Chapter 4 expands on the findings of Chapter 3 and discusses that the application of the color optical filter on the front glass of a PV module provides better benefits, particularly in terms of better color saturation and more vivid hues. In addition, it provides guidelines for how colorimetry can be added to the modeling effort to improve the quality of color matching and color stability of a color photovoltaic module based on optical filters. Furthermore it demonstrates that it is possible to achieve colorful designs with relative DC energy losses below 10%.
Chapter 5 argues that optical filters can also be designed to provide thermal control to photovoltaic modules. Furthermore, this thermal control can be achieved by taking advantage of the harmonic reflectance produced by simple designs. It shows that the analysis of a thermal management solution must always consider their benefits related to extended lifetime. A simple optical thermal filter, despite its lossy nature (in terms of electrical output), can still provide a net benefit in terms of energy yield when this benefit is accounted for.
Chapter 6 presents the huge cooling potential provided by phase change material (PCM). This work is entirely experimental and demonstrates that a single type of PCM can be used in different locations, with different installation layouts, to provide substantial temperature reductions and increase the electrical output of photovoltaic modules with great consistency, even during the wintermonths.

* * *

■ **What you will do**: Please extend the chapter overview above on optical filters and cooling for photovoltaic modules, starting right after its final sentence.

(Spatial question entries)
* * *

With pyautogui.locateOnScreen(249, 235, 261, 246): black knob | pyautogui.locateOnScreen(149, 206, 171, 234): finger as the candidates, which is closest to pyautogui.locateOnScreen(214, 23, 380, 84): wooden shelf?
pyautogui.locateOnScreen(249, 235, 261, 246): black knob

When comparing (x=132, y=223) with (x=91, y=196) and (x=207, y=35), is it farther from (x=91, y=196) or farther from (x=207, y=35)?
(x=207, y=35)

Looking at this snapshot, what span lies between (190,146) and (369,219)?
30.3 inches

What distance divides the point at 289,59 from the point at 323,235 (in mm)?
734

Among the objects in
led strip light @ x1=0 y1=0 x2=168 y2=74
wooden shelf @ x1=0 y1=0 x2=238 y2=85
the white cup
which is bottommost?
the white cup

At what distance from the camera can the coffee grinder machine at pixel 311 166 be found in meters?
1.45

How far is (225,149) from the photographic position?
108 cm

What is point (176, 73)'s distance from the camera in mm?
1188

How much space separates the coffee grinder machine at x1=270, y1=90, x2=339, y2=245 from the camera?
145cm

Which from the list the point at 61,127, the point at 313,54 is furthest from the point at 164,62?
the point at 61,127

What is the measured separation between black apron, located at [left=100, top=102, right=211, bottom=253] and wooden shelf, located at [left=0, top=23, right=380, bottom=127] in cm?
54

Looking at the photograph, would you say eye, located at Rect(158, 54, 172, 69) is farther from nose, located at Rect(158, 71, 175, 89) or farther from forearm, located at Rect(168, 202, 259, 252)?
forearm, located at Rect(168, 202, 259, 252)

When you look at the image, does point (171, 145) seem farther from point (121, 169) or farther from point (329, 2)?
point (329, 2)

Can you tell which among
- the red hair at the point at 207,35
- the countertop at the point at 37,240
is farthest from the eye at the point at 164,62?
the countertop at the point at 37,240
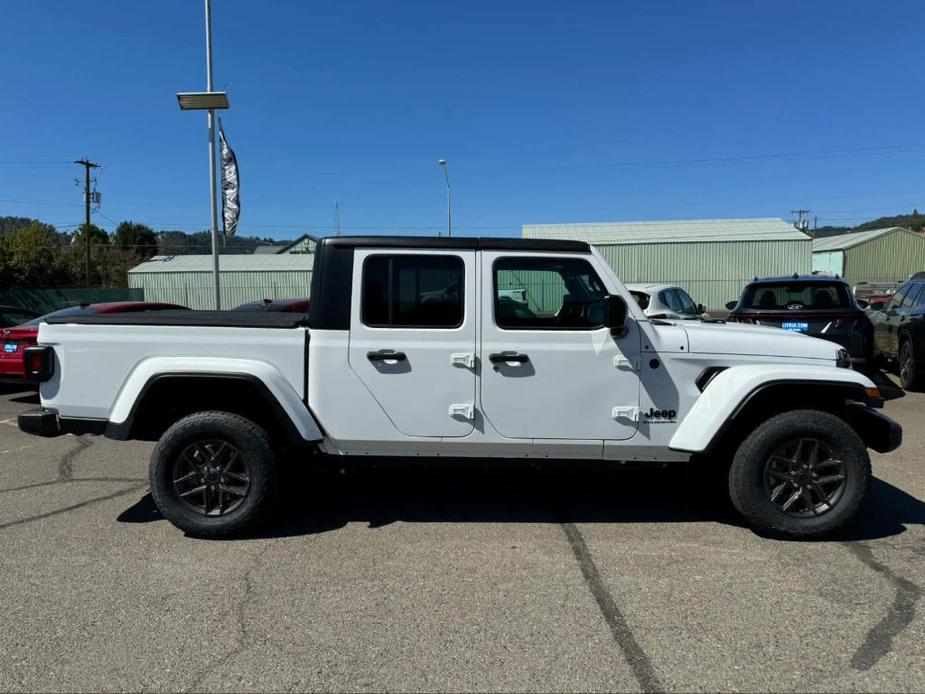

* * *

■ **Task output**:
Chapter 7 presents the novel concept of a photovoltaic chimney, developed with the purpose of studying the potential use of the thermal energy produced by photovoltaic modules. The concept was analyzed using common modeling approaches to calculate mass flow and heat production, offering quick ways to create sensitivity analysis for earlier stages of design. These initial stages of the model can be used to have insight into the quality (or lack thereof) of the heat produced and its potential use to improve the ventilation of buildings.
Chapter 8 completes this dissertation, highlighting its main conclusions and providing details on potential areas that can drive future research.